[Source records]

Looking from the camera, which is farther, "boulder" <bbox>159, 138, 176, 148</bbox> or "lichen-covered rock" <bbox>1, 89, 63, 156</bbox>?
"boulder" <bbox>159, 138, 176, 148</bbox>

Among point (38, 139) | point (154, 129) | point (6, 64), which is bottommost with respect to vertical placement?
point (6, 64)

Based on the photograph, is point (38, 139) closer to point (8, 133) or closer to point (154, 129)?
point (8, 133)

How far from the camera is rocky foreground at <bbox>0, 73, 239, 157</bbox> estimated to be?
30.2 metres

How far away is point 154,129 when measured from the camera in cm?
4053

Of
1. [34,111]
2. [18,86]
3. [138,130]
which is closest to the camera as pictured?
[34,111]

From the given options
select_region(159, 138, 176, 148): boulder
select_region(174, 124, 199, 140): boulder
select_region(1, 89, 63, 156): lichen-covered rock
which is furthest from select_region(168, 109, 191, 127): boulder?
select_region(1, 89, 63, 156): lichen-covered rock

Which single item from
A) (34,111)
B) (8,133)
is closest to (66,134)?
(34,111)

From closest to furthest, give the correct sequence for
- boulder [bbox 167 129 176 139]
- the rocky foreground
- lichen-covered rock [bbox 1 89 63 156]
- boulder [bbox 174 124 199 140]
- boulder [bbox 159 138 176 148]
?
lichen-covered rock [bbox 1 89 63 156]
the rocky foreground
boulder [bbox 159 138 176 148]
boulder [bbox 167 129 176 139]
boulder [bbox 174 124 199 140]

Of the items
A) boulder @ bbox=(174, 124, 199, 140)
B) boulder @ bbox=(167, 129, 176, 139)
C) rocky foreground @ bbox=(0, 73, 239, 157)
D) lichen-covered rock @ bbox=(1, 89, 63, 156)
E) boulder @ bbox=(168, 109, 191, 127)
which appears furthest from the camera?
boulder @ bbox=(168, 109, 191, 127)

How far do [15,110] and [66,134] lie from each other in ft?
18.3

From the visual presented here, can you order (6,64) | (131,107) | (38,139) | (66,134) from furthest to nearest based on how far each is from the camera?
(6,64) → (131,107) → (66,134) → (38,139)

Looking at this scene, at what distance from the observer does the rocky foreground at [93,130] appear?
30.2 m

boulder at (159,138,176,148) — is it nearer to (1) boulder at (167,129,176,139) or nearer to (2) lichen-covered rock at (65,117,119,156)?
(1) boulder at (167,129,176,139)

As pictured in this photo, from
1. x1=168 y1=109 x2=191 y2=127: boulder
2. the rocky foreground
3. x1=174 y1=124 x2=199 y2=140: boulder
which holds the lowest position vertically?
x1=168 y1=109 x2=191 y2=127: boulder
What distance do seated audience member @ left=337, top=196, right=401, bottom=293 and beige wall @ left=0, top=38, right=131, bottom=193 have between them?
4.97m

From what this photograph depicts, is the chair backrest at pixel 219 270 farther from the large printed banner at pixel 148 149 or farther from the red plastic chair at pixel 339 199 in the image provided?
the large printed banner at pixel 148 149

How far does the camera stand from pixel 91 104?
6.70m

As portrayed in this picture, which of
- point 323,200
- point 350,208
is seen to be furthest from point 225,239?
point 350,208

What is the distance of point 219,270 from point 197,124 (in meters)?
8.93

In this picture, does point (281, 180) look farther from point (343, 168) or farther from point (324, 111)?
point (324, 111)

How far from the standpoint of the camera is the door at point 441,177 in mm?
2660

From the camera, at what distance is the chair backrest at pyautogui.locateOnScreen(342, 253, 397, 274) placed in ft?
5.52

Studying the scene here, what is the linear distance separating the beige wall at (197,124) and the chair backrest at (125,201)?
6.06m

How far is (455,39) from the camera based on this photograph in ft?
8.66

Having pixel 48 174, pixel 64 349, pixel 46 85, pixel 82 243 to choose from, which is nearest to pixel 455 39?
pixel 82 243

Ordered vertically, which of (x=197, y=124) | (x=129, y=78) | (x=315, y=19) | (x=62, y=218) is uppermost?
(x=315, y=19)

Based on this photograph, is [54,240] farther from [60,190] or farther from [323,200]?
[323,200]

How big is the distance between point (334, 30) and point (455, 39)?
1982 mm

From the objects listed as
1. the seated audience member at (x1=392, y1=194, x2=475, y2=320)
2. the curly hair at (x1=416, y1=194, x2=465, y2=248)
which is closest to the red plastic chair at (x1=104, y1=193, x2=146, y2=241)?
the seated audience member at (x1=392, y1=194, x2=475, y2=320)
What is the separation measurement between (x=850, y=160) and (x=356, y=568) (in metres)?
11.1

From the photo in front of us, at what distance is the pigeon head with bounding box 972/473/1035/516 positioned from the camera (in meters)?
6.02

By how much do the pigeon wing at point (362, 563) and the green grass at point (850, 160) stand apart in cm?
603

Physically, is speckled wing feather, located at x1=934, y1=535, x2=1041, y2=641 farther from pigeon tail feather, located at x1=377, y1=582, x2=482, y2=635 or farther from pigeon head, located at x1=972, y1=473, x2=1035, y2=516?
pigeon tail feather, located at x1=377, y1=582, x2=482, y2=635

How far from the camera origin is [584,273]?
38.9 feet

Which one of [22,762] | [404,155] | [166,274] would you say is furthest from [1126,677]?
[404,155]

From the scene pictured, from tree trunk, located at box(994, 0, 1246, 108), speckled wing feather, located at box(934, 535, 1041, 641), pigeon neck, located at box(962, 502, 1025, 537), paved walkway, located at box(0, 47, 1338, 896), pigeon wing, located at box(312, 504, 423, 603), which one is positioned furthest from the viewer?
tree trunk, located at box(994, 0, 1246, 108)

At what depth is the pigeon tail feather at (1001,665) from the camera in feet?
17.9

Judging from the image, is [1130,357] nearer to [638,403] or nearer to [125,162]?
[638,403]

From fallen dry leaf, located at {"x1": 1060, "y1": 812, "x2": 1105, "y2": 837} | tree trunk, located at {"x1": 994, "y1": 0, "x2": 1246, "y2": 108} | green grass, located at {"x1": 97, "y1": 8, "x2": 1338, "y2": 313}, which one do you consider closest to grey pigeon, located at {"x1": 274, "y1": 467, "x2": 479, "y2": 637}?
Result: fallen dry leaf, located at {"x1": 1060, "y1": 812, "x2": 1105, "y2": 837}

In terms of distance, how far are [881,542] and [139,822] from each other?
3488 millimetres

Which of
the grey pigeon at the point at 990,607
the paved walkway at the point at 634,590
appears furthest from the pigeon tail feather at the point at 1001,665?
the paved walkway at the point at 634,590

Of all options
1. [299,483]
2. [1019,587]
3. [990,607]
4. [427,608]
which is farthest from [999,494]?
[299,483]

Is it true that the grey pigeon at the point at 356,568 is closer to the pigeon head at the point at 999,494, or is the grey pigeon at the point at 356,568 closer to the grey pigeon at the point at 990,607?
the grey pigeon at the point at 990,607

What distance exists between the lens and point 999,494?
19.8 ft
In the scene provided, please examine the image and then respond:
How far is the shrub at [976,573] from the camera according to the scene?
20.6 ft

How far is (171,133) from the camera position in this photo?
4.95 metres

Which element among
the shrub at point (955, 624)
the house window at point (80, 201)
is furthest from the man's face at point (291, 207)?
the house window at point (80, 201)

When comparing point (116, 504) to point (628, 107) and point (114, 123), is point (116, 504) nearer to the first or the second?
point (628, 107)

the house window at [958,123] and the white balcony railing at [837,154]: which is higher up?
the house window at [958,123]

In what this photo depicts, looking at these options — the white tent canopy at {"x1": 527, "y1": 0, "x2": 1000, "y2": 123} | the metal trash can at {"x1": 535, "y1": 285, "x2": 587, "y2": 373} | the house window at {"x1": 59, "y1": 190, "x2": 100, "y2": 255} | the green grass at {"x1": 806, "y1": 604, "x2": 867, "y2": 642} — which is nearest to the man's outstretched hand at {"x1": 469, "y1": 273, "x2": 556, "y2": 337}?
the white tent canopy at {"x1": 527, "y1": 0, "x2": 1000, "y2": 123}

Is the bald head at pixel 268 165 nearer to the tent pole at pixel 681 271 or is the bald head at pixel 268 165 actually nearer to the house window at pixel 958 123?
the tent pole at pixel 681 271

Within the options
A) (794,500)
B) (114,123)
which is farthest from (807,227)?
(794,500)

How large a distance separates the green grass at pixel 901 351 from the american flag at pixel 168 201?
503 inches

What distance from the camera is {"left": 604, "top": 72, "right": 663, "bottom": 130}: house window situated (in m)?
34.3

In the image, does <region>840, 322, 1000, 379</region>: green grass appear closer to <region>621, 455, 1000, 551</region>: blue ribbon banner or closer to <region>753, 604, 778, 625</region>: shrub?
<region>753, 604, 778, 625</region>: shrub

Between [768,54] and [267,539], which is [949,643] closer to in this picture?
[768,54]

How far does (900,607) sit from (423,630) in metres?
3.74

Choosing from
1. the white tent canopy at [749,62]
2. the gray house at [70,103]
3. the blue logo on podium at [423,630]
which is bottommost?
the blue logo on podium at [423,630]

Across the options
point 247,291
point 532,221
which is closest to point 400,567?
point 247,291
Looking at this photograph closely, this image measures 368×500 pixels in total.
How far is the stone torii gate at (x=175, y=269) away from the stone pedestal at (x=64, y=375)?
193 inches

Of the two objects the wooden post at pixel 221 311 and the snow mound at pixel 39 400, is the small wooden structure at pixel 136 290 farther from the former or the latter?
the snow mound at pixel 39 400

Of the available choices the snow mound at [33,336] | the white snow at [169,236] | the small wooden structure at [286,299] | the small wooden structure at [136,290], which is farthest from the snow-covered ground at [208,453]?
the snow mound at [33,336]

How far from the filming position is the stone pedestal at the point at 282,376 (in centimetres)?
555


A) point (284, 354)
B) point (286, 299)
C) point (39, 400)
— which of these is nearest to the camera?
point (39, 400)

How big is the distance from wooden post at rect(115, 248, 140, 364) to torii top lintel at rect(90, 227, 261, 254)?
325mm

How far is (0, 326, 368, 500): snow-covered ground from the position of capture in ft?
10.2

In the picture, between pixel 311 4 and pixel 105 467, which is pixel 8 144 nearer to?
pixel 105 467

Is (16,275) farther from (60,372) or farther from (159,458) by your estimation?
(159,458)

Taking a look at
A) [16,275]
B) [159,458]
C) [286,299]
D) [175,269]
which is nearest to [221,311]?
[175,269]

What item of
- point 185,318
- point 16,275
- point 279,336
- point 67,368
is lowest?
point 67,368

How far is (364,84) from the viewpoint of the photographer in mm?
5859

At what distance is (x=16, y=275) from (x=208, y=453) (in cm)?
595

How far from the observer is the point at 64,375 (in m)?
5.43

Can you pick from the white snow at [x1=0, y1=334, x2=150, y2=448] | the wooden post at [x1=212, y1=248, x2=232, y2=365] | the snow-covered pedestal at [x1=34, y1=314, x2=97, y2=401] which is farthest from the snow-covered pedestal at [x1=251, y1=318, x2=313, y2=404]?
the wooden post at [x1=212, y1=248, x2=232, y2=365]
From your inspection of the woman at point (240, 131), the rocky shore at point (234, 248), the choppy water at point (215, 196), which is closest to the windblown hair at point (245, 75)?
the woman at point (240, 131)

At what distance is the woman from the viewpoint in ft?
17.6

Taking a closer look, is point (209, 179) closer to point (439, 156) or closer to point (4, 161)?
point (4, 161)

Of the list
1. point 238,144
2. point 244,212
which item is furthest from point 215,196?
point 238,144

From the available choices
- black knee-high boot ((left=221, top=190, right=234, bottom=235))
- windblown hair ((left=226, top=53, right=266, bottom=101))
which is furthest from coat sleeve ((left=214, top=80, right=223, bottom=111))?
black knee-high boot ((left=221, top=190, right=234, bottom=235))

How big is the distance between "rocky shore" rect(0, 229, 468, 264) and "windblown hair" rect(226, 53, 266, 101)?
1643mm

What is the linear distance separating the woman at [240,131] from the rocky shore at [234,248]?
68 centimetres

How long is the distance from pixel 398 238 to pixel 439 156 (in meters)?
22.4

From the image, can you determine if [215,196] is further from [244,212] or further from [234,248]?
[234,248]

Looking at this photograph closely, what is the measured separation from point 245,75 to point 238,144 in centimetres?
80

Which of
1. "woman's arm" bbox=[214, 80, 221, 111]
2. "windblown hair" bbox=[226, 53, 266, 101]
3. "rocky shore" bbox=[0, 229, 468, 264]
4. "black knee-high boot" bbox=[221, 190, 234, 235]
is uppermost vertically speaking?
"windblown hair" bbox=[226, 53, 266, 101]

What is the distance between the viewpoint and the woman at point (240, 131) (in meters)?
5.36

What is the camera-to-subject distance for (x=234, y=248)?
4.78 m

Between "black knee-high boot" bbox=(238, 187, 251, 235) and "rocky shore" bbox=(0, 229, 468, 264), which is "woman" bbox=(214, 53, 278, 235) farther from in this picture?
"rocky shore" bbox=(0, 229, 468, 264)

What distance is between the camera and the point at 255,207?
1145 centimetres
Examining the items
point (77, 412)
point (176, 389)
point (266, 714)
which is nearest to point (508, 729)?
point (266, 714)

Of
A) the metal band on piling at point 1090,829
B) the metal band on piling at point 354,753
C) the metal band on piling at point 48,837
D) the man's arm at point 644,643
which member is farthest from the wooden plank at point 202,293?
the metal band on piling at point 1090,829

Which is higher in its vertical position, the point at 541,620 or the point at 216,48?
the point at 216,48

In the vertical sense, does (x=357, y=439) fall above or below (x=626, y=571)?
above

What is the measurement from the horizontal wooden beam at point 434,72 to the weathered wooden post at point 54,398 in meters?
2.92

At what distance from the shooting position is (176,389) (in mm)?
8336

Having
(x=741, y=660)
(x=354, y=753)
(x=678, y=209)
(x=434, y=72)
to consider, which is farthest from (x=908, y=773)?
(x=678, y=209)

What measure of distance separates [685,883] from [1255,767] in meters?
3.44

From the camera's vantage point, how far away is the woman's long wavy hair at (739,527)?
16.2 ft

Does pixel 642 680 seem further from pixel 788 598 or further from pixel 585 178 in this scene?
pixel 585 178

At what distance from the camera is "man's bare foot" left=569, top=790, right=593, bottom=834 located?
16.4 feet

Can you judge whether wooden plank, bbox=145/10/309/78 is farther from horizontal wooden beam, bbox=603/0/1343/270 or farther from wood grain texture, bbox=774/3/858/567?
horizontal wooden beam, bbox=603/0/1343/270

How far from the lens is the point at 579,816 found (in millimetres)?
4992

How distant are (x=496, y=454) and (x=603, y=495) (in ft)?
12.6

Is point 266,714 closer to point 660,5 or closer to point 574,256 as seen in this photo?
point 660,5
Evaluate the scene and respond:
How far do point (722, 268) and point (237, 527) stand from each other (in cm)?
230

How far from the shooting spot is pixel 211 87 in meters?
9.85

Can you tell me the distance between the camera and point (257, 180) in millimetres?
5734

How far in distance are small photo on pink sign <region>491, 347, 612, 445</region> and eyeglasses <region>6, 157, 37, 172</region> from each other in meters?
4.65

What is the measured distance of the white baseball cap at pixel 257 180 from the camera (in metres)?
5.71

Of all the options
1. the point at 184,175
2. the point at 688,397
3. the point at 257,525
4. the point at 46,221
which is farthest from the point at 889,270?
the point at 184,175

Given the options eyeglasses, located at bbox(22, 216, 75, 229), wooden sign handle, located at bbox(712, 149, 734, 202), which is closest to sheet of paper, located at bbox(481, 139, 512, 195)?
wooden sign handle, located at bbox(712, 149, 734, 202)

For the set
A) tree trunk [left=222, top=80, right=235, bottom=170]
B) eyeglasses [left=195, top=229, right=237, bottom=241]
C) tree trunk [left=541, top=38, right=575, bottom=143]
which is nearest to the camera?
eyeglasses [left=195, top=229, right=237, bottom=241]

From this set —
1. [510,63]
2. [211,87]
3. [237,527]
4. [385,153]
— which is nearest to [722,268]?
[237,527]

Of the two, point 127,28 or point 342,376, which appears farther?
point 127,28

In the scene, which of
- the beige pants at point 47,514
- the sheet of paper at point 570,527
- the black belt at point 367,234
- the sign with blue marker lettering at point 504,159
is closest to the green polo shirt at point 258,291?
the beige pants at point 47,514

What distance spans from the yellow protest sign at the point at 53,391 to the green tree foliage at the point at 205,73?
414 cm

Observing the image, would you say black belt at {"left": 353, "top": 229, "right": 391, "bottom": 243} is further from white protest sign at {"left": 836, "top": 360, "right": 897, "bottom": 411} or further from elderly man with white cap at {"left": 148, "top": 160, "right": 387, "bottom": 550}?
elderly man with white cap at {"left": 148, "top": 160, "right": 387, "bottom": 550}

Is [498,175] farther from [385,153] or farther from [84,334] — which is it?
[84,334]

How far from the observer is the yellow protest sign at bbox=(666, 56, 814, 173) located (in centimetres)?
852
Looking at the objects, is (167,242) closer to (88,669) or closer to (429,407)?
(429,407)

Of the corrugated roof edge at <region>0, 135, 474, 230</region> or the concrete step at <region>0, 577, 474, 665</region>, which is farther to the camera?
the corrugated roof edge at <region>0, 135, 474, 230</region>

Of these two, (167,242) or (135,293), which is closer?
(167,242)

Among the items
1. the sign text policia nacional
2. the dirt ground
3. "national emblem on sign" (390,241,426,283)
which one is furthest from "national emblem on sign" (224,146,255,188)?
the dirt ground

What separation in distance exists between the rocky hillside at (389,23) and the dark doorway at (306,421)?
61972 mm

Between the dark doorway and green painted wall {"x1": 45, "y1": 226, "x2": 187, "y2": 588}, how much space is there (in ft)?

_EXERCISE INSTRUCTIONS:_ What needs duplicating is the run of lines from the one containing "Is [498,175] farther" through the last line of the entries above, exact and complete.

_WRITTEN ANSWER:_
Is [498,175] farther from [385,153] or farther from [84,334] — which is it?
[84,334]

How far from the observer is the yellow protest sign at bbox=(666, 56, 814, 173) located (in centimetres)?
852
Looking at the objects, is (167,242) closer to (88,669) or closer to (429,407)?
(429,407)

Of the corrugated roof edge at <region>0, 135, 474, 230</region> or the concrete step at <region>0, 577, 474, 665</region>, which is farther to the camera?
the corrugated roof edge at <region>0, 135, 474, 230</region>

Of these two, (167,242) or (135,293), which is closer?
(167,242)

Among the items
1. the sign text policia nacional
2. the dirt ground
3. "national emblem on sign" (390,241,426,283)
which one is furthest from "national emblem on sign" (224,146,255,188)?
the dirt ground

What separation in distance exists between the rocky hillside at (389,23) and the dark doorway at (306,421)?
61972 mm

Between the dark doorway and green painted wall {"x1": 45, "y1": 226, "x2": 187, "y2": 588}, how much space is there (in ft)?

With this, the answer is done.